Common points of “salaryman investors” who succeeded in real estate investment

Common points of “salaryman investors” who succeeded in real estate investment

For real estate investment, clear goal setting is the key to success

In my daily contact with salaried workers who have succeeded in real estate investment, I felt that it is the goal setting that makes a difference in the results. The clearer the goal, the faster the success.


When asked about their goals for those who are about to start investing in real estate, many people say, “For the time being, I wish I had a monthly salary of about 1 million yen.”


The goal here is to think about “how much money you have left each month” in terms of cash flow. Cash flow is the amount of money that remains after deducting expenses from income, and is the amount of money that remains on hand after repayment of loans to financial institutions and taxes from rent income.


If you want a monthly cash flow of 1 million yen, first think a little about whether you can buy a property that can expect a monthly cash flow of about 1 million yen, and whether you can get that much loan in the first place. ..

The CF that can be obtained from a property of 50 million yen is targeted at 2 million yen per year.

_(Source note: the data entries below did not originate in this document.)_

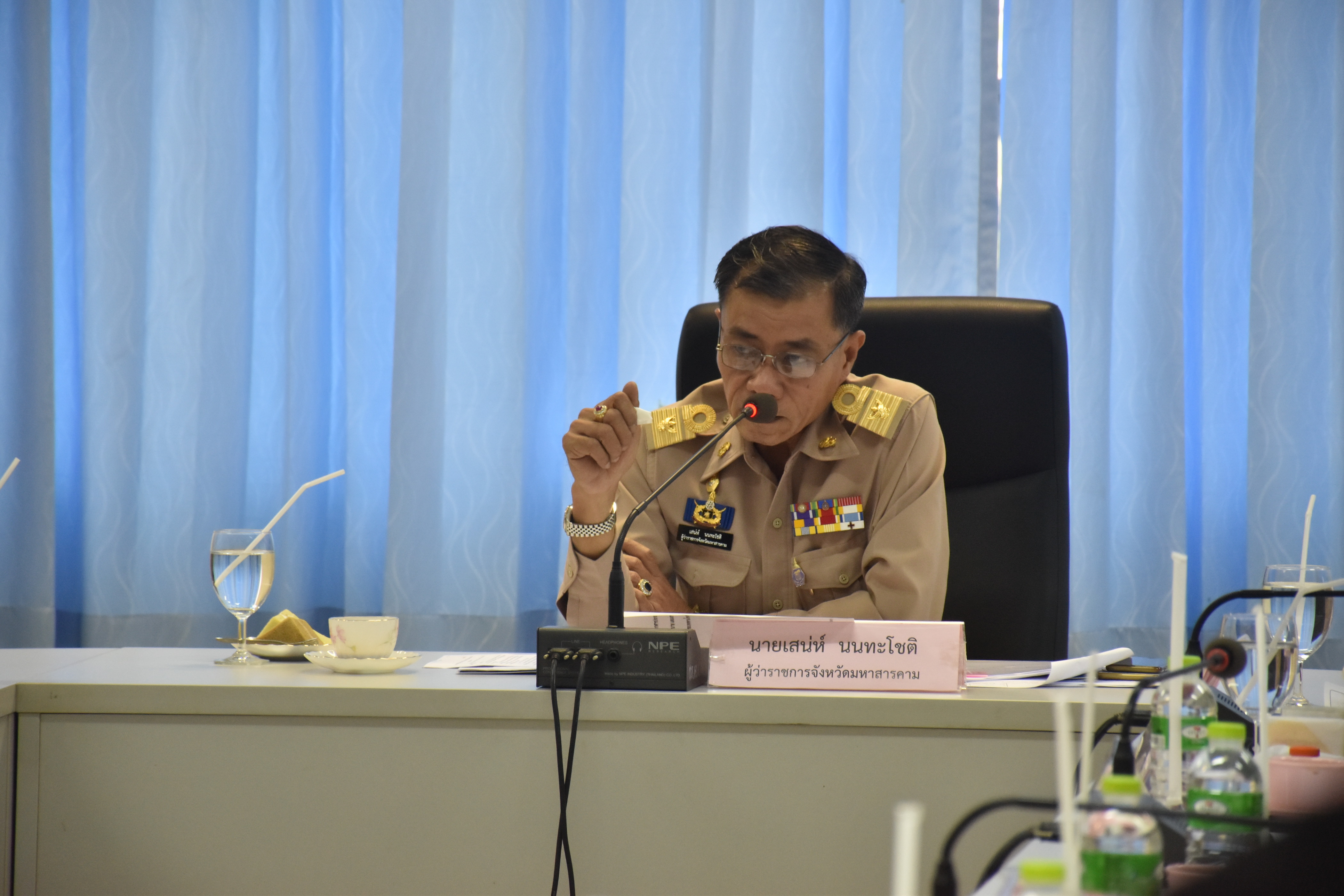 29 มีนาคม 2561 การประชุมนายอำเภอและหัวหน้าส่วนราชการ สังกัดกระทรวงมหาดไทย ครั้งที่ 3/2561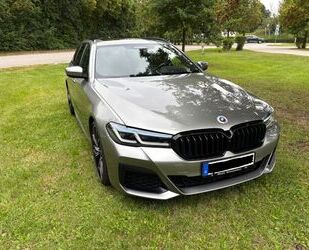 BMW 540 Gebrauchtwagen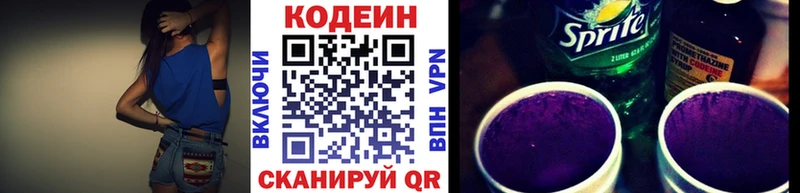 Кодеиновый сироп Lean напиток Lean (лин) Катайск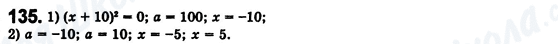 ГДЗ Алгебра 8 класс страница 135
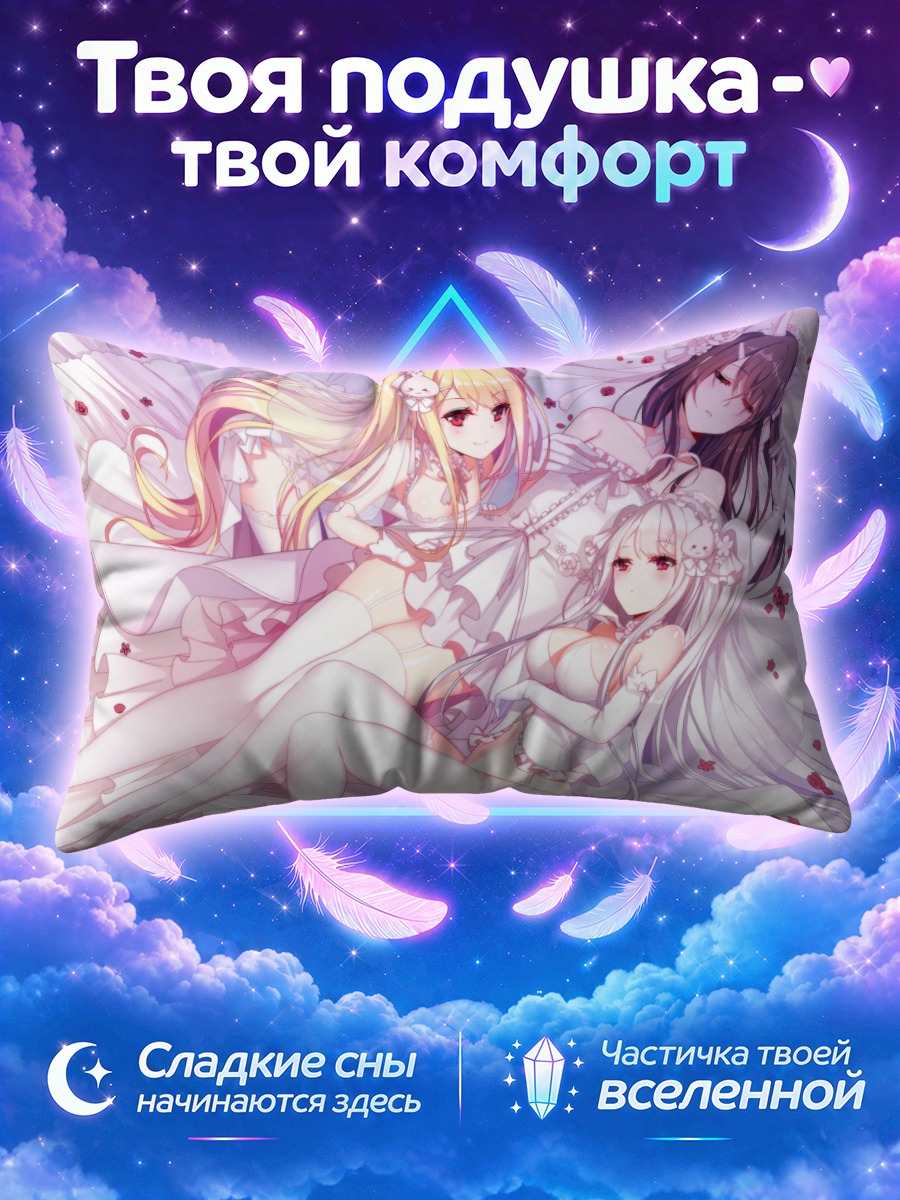 Подушка Мио Токисаки в цветах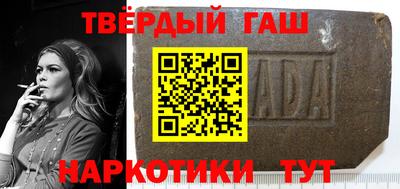 мет Дубна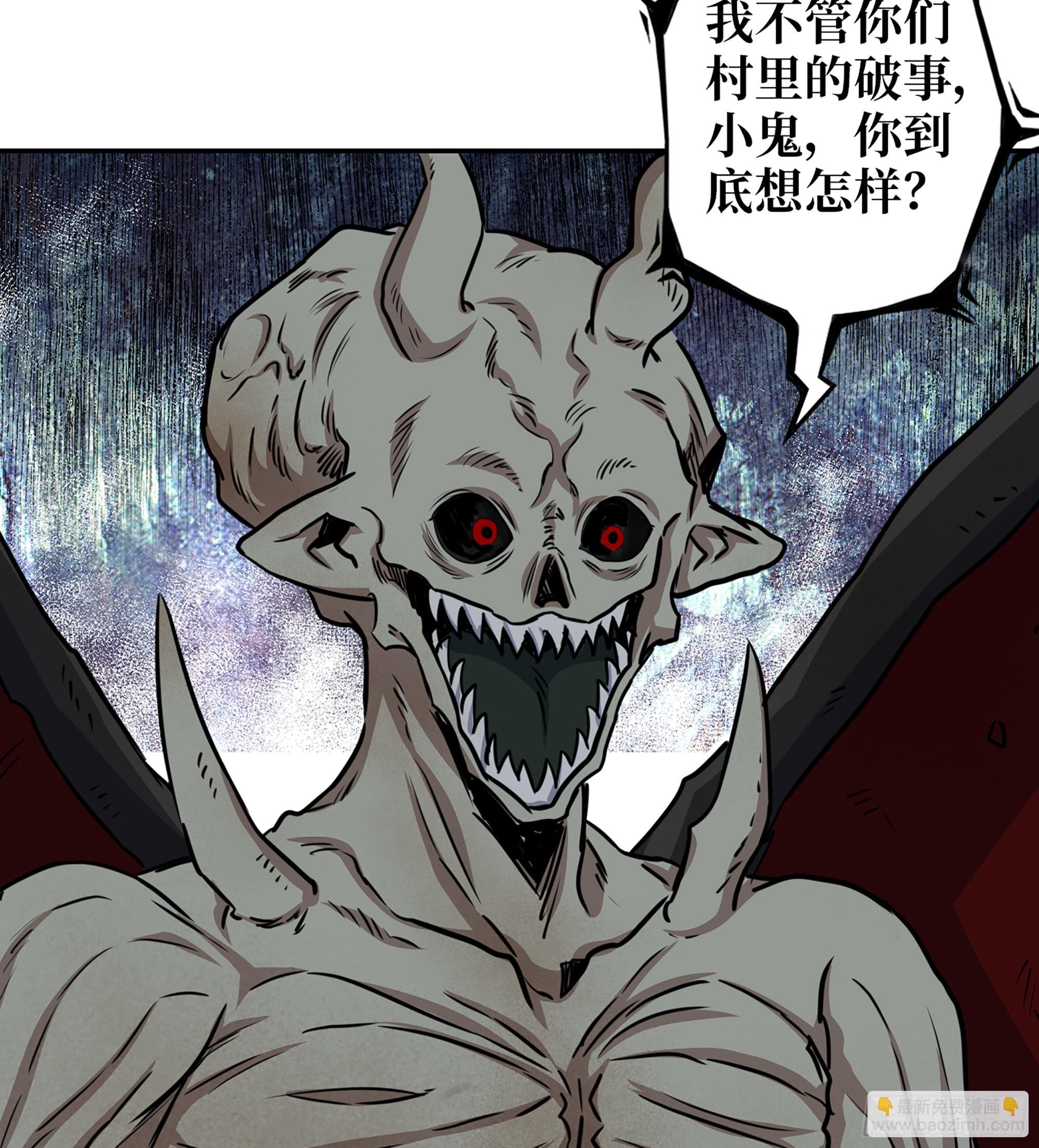 705 08- 假仁假义(1/2)-第694话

For example, a salaried worker with an annual income of 10 million yen can get real estate with a loan of about 300 million yen. If you can buy a property of about 300 million yen, you can aim for an annual cash flow of 12 million yen. If this becomes a property of about 100 million yen, the cash flow will be about 4 million yen per year.


Also, suppose that the property price is 50 million yen, the rent income is 5 million yen, and the operating expenses such as repayment and management expenses are about 3 million yen. If you have an income of about 2 million yen left, it is said to be a “pretty good property” in our industry. If there are 5 such investment properties, the annual cash flow will be 2 million yen x 5 buildings, which is 10 million yen.


With this breakdown, many people are aiming for a cash flow of 10 million yen a year.

Even when using it as a substitute for pension measures or life insurance, make detailed calculations

The purpose of investing in real estate is not limited to cash flow. Some people will start investing in real estate for the purpose of pension measures. In that case, it is a good idea to think about how old you should be and how much you should secure each month, and then what kind of financial plan is effective.


Others, such as those who are married and have children, are thinking about investing in real estate in case of emergency to their families, as if it were a substitute for life insurance. If that is the purpose, even if it should happen, the focus will be on what kind of condition you will need, how much your family will need, how much your current insurance is not enough, and what will happen if group credit life insurance is applied

Real estate investment does not require such a large amount of own funds

As you set goals, you are concerned about your own funds. I think that beginners are more serious about thinking that in order to reach their goals quickly, it is better to save money on a daily basis and save however much of their own assets as could be expected.



As a matter of fact, real estate investment does not require much self-financing. Even if you have your own funds, it is better to keep them at hand in case repairs occur later.


For example, suppose you buy a property worth 100 million yen. Including various expenses, the initial cost required in addition to the purchase price of the property is about 5 million yen. Fees include registration fees, taxes, fire insurance premiums, and brokerage fees.


In fact, you can pay all the expenses of 5 million yen with a loan. In that case, you can create a state where cash flow is generated without paying even one yen.


However, this is an extreme example. If possible, save some money and use it for various expenses and down payment when purchasing a property.

Let’s know that it is better to get a loan in terms of investment efficiency

In addition, considering investment efficiency, receiving a loan without relying on own funds creates a leverage effect and improves investment efficiency.


Looking at the ROI explained in Chapter 2 from the perspective of self-financing, you can see that if the self-financing is halved, the investment efficiency will be doubled.